> ABSTRACT
> The received wisdom suggests that Unix’s unusual combination of fork() and exec() for process creation was an inspired design. In this paper, we argue that fork was a clever hack for machines and programs of the 1970s that has long outlived its usefulness and is now a liability. We catalog the ways in which fork is a terrible abstraction for the modern programmer to use, describe how it compromises OS implementations, and propose alternatives.
> As the designers and implementers of operating systems, we should acknowledge that fork’s continued existence as a first-class OS primitive holds back systems research, and deprecate it. As educators, we should teach fork as a historical artifact, and not the first process creation mechanism students encounter.

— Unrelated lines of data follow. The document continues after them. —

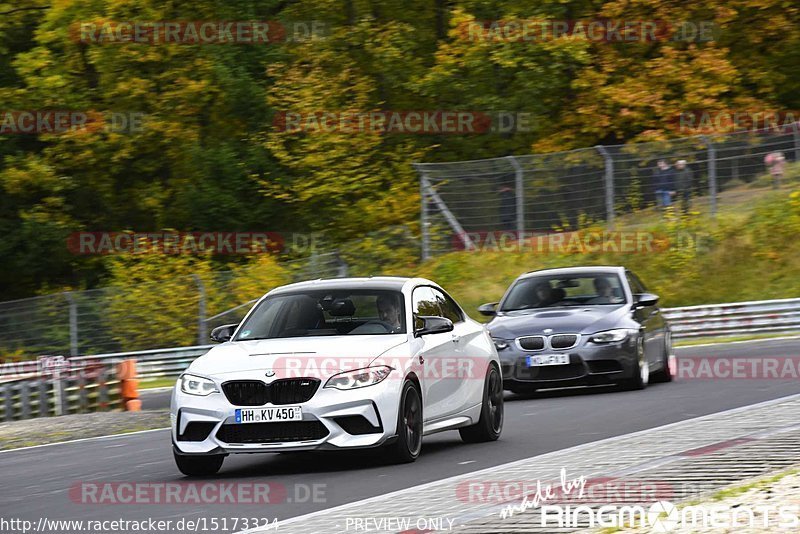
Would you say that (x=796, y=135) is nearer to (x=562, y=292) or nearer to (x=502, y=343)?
(x=562, y=292)

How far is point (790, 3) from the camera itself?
45.4 metres

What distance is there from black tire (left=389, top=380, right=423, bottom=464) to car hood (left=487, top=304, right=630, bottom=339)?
235 inches

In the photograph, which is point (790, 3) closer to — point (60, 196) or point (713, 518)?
point (60, 196)

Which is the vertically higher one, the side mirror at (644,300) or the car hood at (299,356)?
the car hood at (299,356)

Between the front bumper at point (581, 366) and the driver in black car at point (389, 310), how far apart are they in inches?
211

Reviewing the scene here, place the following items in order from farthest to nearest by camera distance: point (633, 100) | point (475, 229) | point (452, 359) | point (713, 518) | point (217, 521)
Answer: point (633, 100) → point (475, 229) → point (452, 359) → point (217, 521) → point (713, 518)

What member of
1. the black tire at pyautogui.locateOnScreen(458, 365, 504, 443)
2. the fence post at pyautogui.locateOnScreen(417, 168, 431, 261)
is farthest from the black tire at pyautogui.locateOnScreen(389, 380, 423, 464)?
the fence post at pyautogui.locateOnScreen(417, 168, 431, 261)

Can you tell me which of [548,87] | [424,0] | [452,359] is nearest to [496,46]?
[548,87]

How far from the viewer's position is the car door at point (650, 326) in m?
18.6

I agree that there should be non-fork primitives, I'm just not that sure that performance is the best argument.
Now these decisions aren't objectively bad, but they have significant trade-offs and it's probably not a good idea that they're forced simply because we use fork()+exec() for process creation.
At least on systems with virtual addressing. If you want to go into physical addressing, then yes, maybe it's a problem. But Linux will never touch anything with physical addressing, so I don't see what people are complaining about.
(Windows's fork is called ZwCreateProcess)
Traditionally Windows applications that create processes all the time come from UNIX heritage.
Contrary to UNIX, Windows NT was designed with threads first mentality, from the get go.
While on UNIX they were added after fact, and to this day there are gotchas mixing posix threads with signals, fork and exec.
Both systems are implemented using threads as the execution context, but in Unix, the history means that that you fork+exec most of the time, resulting in a two tasks that do not share memory any more. By contrast, on Windows (NT onward) the common case when creating a new execution context is to create a thread that shares memory with others in its process.
Both systems allow the easy use of the other's core abstraction. On Unix, you can either code like its 1986 and use fork without exec, or use clone(3) or any of its higher level abstractions like pthreads.
You're right that POSIX semantics get tangled when using threads.
* https://computernewb.com/~lily/files/Documents/NTDesignWorkb...
* https://computernewb.com/~lily/files/Documents/NTDesignWorkb...
Misread on purpose to make a point?
https://news.ycombinator.com/item?id=19621799 - A fork() in the road (2019-04-10, 178 comments)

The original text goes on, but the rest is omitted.